Sixteen-year-old Olivia Wilson, who will be a junior at Marymount High School in Manhattan this fall, suffered from asthma as a child that required more than one hospital stay. An avid reader, she depended on her grandparents and parents to bring her books during those confinements.
“It was difficult for me to cope with it. I would get anxious in the hospital,” she said. “And I always liked books. They were a tactile thing that helped me relax and helped me to sleep.”
Yet another hospital stay when Wilson was 13 planted a seed in her mind when she was confronted by the dearth of good reading material available to her in the hospital, and the boredom of having to watch television.
Why not collect donations to provide hospitals with books for everyone from the youngest toddler to 18-year-olds?
Thus was born “Covers for Recovery,” a charity Wilson, whose family splits its time between Manhattan and North Haven, launched in the summer of 2023.
That first year, Wilson raised $1,300 and collected about 500 books, some new, some gently used, for donation to various New York City hospitals.
“I got a lot of support from my school community,” Wilson said of her inaugural book drive. She is shifting gears and will only donate new books — to help avoid spreading disease through used ones — and is conferring with hospitals’ representatives to find out what kind of books they would like to provide for their patients. She is also branching out into a number of different languages, including Spanish, Mandarin, Russian and Creole.
This year, Wilson plans to donate books to Children of Bellevue at Bellevue Hospital; the Jo Carole & Ronald Lauder Newborn Intensive Care Unit at Mt. Sinai Kravis Children’s Hospital; MSK Kids at Memorial Sloan Kettering Cancer Center; Stony Brook Hospital; Good Samaritan Hospital in West Islip; and Hassenfeld Children’s Hospital at NYU Langone Hospital in New York.
Wilson said she focused on books because “our lives are consumed by media. We are inundated with TV and technology all the time,” and she thinks books can have a calming effect on other kids, just as they did on her.
Wilson said her school community and her family have been key partners in her efforts, with classmates donating books and money to the cause, and her mother, Renee, who formerly worked in public relations, helping her with press releases and solicitations for funds and her father, David, and brother Freddie helping her make deliveries.
Wilson also got a boost from an entrepreneurial class she took last year at Marymount.
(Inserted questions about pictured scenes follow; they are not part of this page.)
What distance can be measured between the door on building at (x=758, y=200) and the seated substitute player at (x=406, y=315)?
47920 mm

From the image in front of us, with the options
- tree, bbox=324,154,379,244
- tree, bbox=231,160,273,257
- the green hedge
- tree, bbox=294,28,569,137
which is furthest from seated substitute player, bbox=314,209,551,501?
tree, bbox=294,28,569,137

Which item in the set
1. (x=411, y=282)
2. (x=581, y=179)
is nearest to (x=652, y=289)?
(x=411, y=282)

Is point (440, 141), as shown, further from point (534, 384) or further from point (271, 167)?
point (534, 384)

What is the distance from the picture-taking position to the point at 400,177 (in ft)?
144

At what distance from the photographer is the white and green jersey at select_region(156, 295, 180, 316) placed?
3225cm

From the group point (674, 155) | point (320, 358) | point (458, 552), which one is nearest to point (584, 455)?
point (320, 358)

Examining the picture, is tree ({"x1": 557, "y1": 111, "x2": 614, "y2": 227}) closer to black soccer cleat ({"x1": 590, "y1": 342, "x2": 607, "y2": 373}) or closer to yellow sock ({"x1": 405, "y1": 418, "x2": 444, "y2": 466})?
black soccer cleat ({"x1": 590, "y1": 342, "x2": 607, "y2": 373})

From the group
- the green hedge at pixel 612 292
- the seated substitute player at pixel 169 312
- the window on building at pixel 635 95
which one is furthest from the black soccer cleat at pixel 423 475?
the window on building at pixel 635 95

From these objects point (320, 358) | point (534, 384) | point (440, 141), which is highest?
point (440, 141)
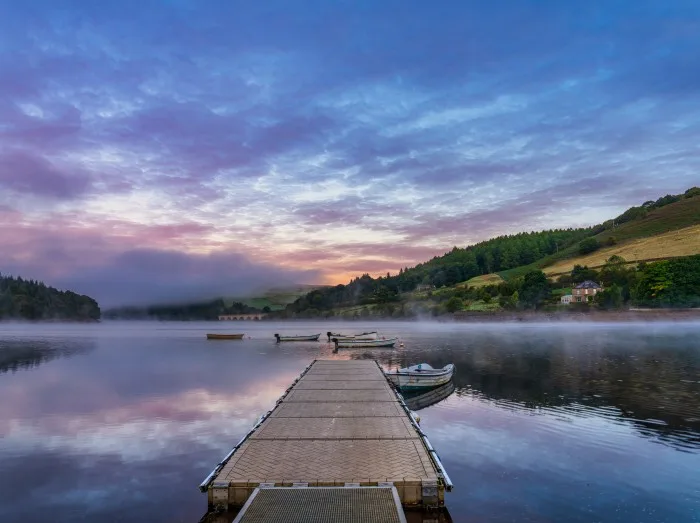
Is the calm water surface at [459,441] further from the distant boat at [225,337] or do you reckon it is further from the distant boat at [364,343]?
the distant boat at [225,337]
Her teacher, Don Buckley, encouraged her to apply for a “Build a Bright Future” grant from Frigo Cheese Heads, a brand of Saputo Cheese USA Inc. Wilson said she was thrilled to learn that she had won a $5,000 top prize, which will help cover the cost of expanding her donations. She also was a runner-up for an Atherton Award for young women entrepreneurs.
“This has been something I’ve been working on the last three years,” Wilson said. “It’s my baby. It’s something I’ve watched grow as I have put things together and learned how to reach the right people.”
Wilson has been busy of late, attending high school volleyball preseason workouts and getting serious about the college application process. But she hopes “Covers for Recovery” won’t end when she heads off to school next year.
“It has been a way for me to use my creativity for good and come up with something that would be able to continue and that I can pass on,” she said.